By Mick Fazz

The History Of The Cheese Steak
Sub-A Story Of Biblical Proportions

The year was 25 AD. It was Christ's birthday and the Apostles wanted to celebrate by treating Jesus to something other than fish. Quite frankly, that Wedding At Cana bit where ol' Jeez multiplied those two fish had pretty much put everyone off seafood, except for Mark, who could eat it three times a day, seven days a week. He had an Omega 3 deficiency.
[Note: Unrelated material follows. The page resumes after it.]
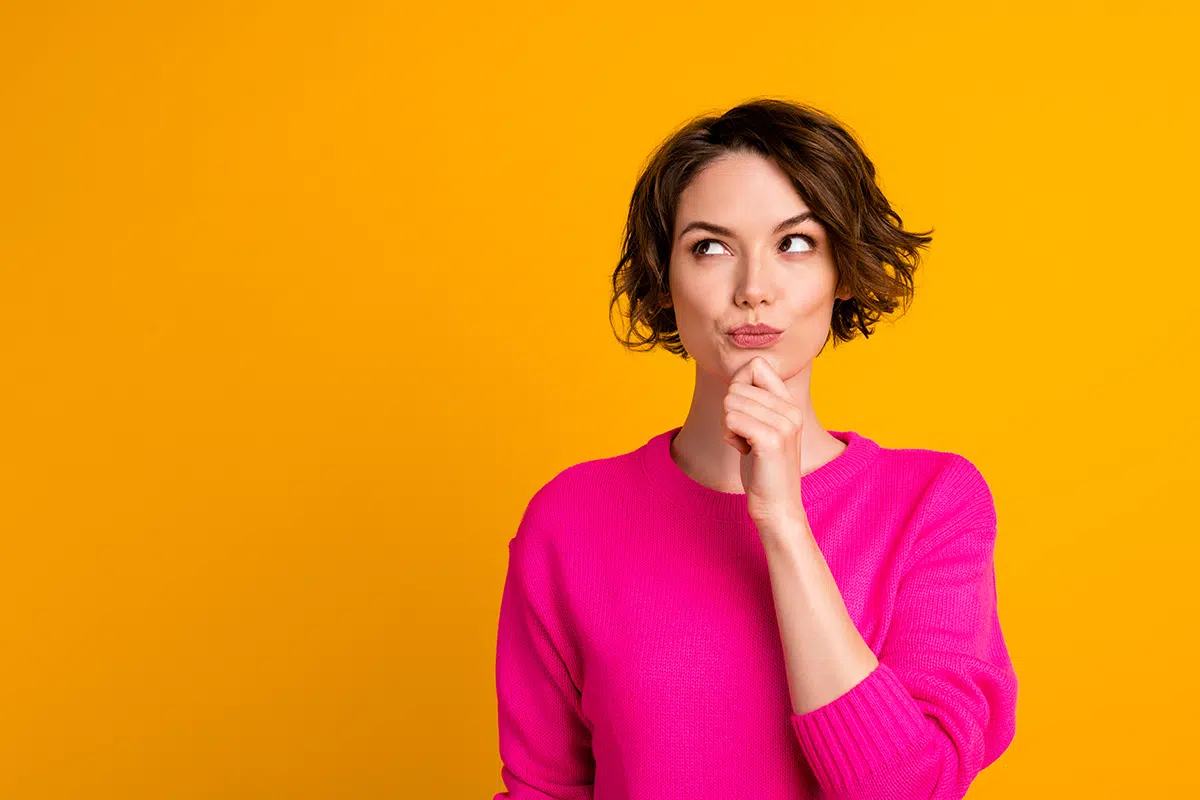 portrait of minded girl touch fingers chin look copyspace think wear pullover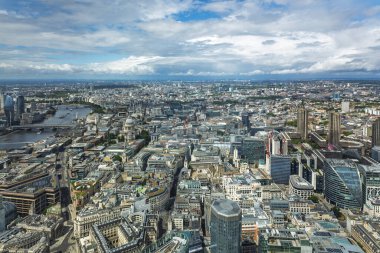 Londra 'nın yüksek açılı panoramasında Thames Nehri yoğun bloklar ve kuleler arasında dolanıyor. Geniş şehir silueti, dramatik bulutlar, iş bölgesi ve simgeler görünür. Londra, İngiltere, 7 Temmuz 2024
Anyway, they scoured the countryside looking for a place that served something other than fish. They passed a zillion fish joints. Mollusks 'R' Us...Eel City...In Cod We Trust (never go there, they don't change the frying oil)...Herod's House Of Halibut...The Tilapia Tent...If You Knew Sushi Like I Know Sushi....The Dapper Snapper...Long John Silvers (Mary Magdalen claimed that was a lie), and Red Lobster... to name a few.

Finally, they happened upon a little hut with a sign that read, Luigi's Sub Shack. It was run by a little old Italian man named Mario. Paul ordered first, since he was the most sick of fish. (His wife is the famous Mrs. Paul, who makes those sticks.) Paul ordered a meatball sub. Luke, who they nickamed Puke 'cause he could never keep anything down, ordered a sausage parmigiana. Peter ordered the Genoa salami sub, and Jesus asked for a steak sandwich. Luigi was getting all flustered at these orders being yelled at him at the same time so he says, "Just a minute-a! Let-a me getta this-a straight. Paul wantsa the meat-a-ball, Puke wantsa the sausage-a parmigiana, Peter wantsa the salami, and a Jeez-a..steak! I got it! Now John and Matthew were next, but John was dumb and Matthew was almost deaf, they thought he said Cheese Steak instead of Jeez-a...steak.

So they ordered Cheese Steaks, upon which Luigi layered some White American cheese being that he had just run out of mozzarella. Well they just went nuts over this sandwich!